O plano tem até 15 dias úteis para responder. Se não houver resposta ou a resposta for negativa, você pode avançar para a ANS ou Procon.

Preciso pagar o Taltz antes de entrar na Justiça?

Não. Você pode solicitar a tutela de urgência para que o plano forneça o medicamento sem custo enquanto o processo corre.

Posso pedir gratuidade de justiça?

Sim. Se a sua renda familiar for até três salários‑mínimos (cerca de R$ 4.863), o juiz pode conceder a justiça gratuita e isentar honorários.

O que faço se a operadora me oferecer um medicamento alternativo mais barato?

Você pode recusar, desde que o médico comprove que o Taltz é a única opção eficaz para o seu tipo de câncer. Essa comprovação será essencial na ação judicial.

Como garantir seus direitos ao Taltz em 2026?

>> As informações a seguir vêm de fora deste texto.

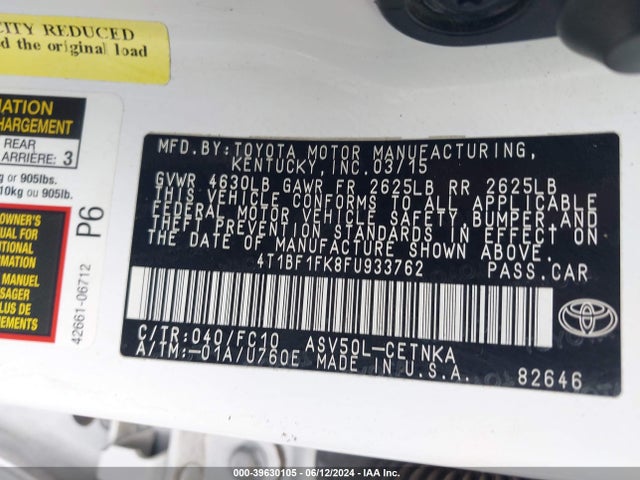 Toyota CAMRY LE 2015 4T1BF1FK8FU933762 Image 9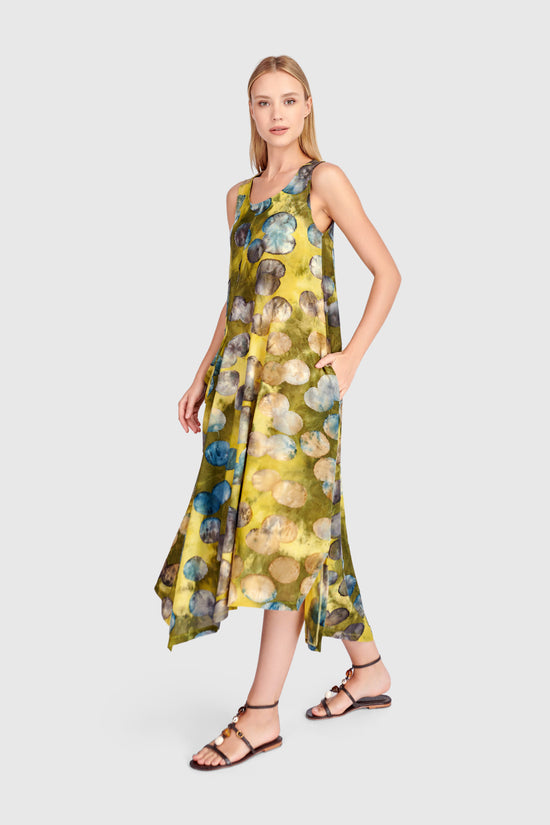 Alembika Green Circle Print Sleeveless Maxi Dress Wide Silhouette SD9170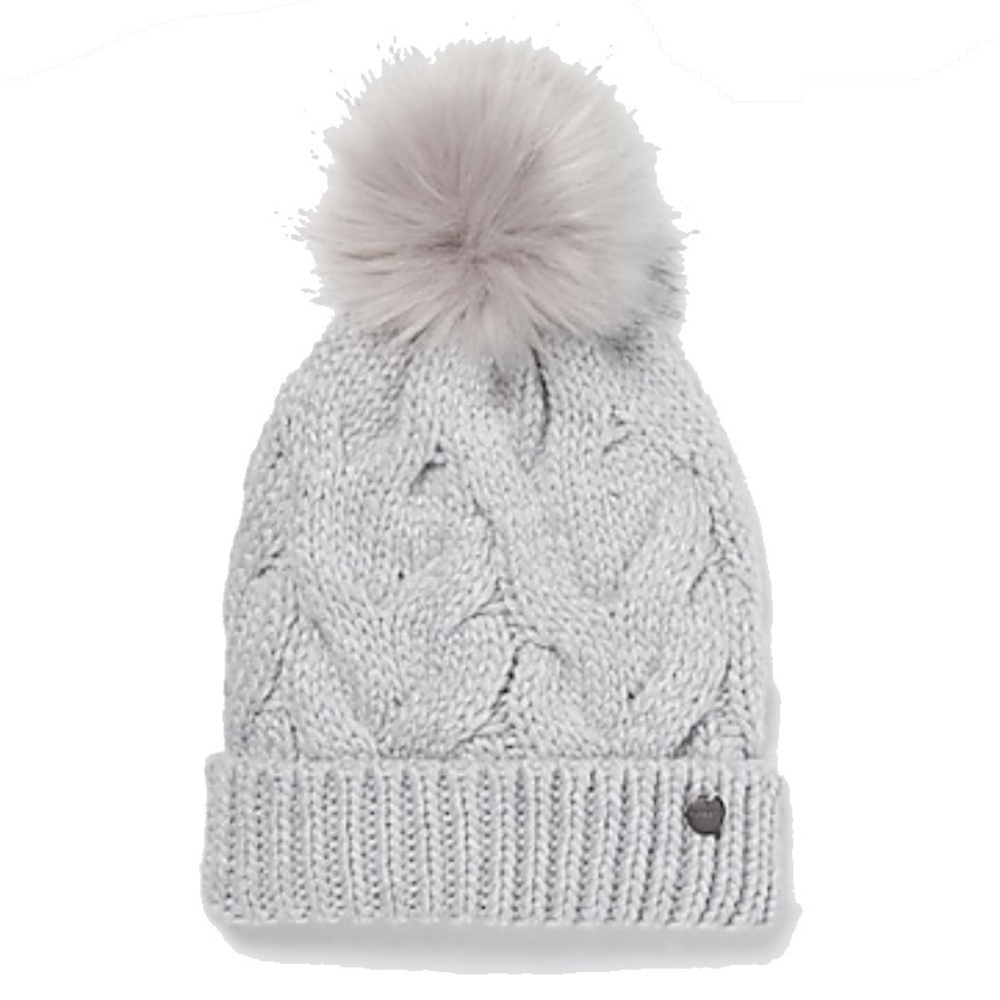 EXPRESS Gray Metallic Cable Knit Pom Beanie NWT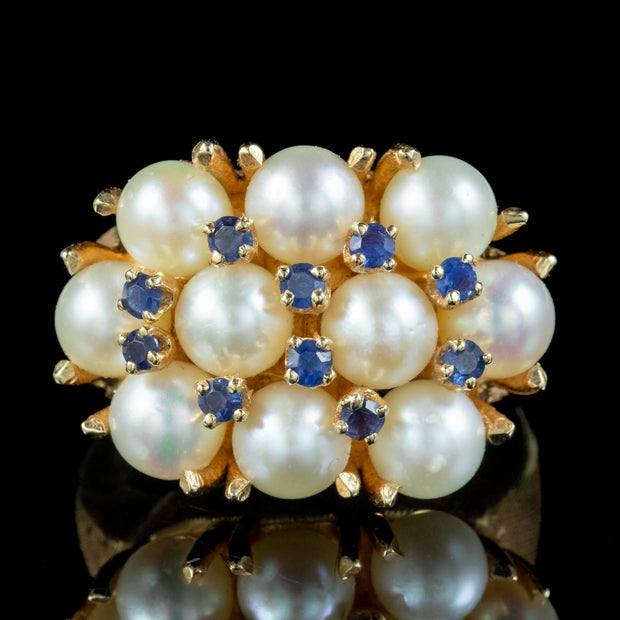 Vintage Sapphire Pearl Cocktail Cluster Ring 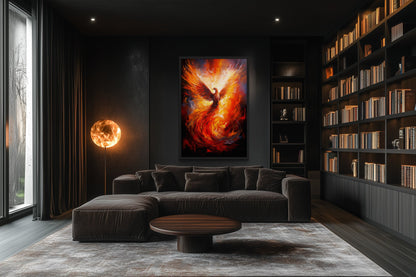 Rising Phoenix Framed Canvas Wall Art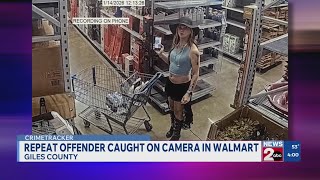 Repeat offender caught on camera in Giles County Walmart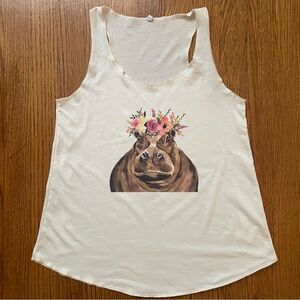 Hippo With Flower Crown Graphic Print Cream Tank Top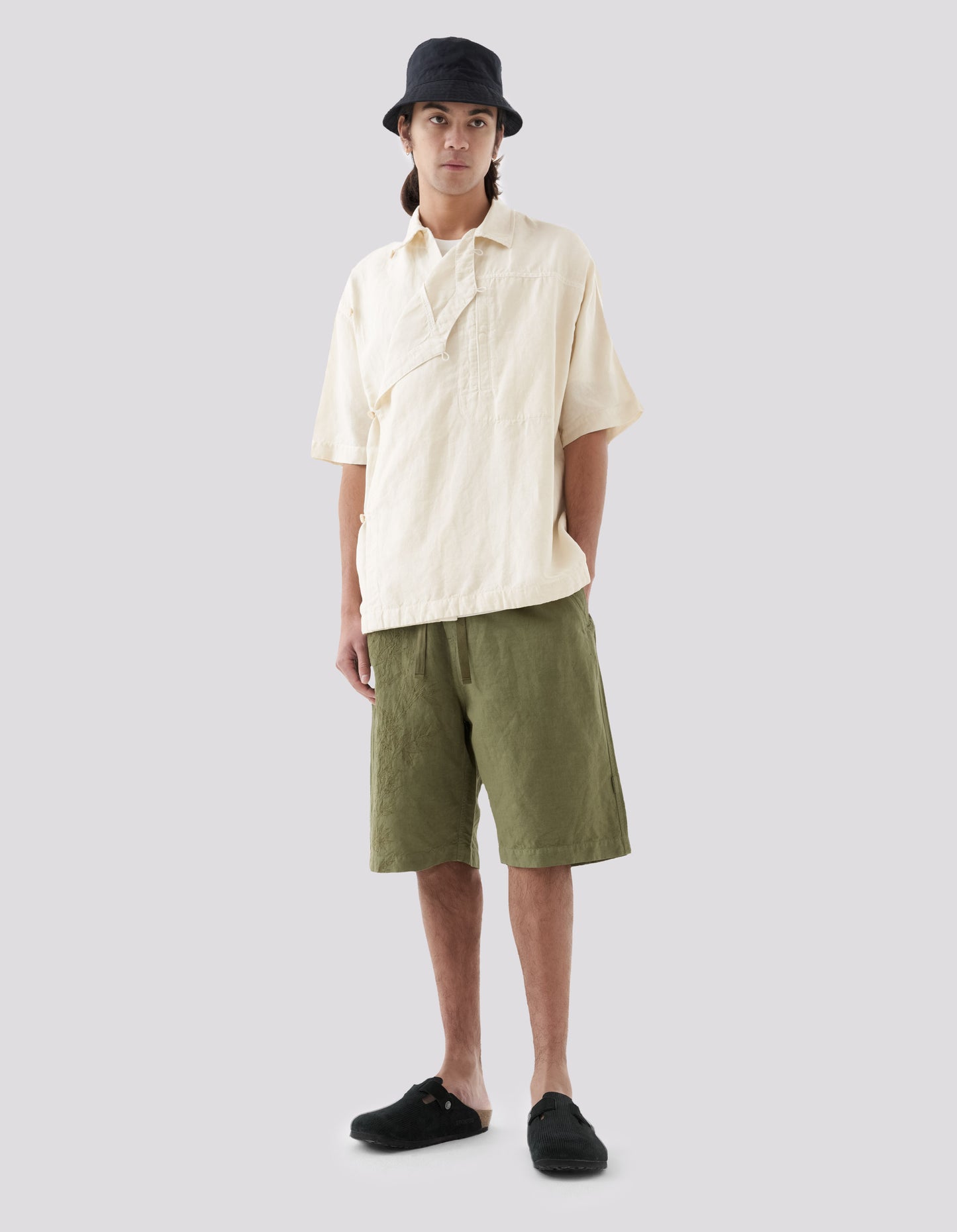 5120 Hemp Asym Monk Shirt Ecru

Não deixe a negativa do plano de saúde impedir o seu tratamento. Siga o passo a passo, reúna a documentação e, se necessário, procure um advogado especializado em direito à saúde. Cada dia conta quando se trata de câncer.

Exemplo prático: Se você ganha R$ 3.500, a renda familiar mensal é de R$ 7.000 (incluindo cônjuge). Nesse caso, a justiça gratuita não será automática, mas ainda é possível negociar honorários com o advogado ou solicitar parcelamento.

Se ainda restarem dúvidas, nossa equipe está pronta para analisar o seu caso e orientar o melhor caminho.

Não deixe para depois. O seu direito à saúde não pode ficar à espera.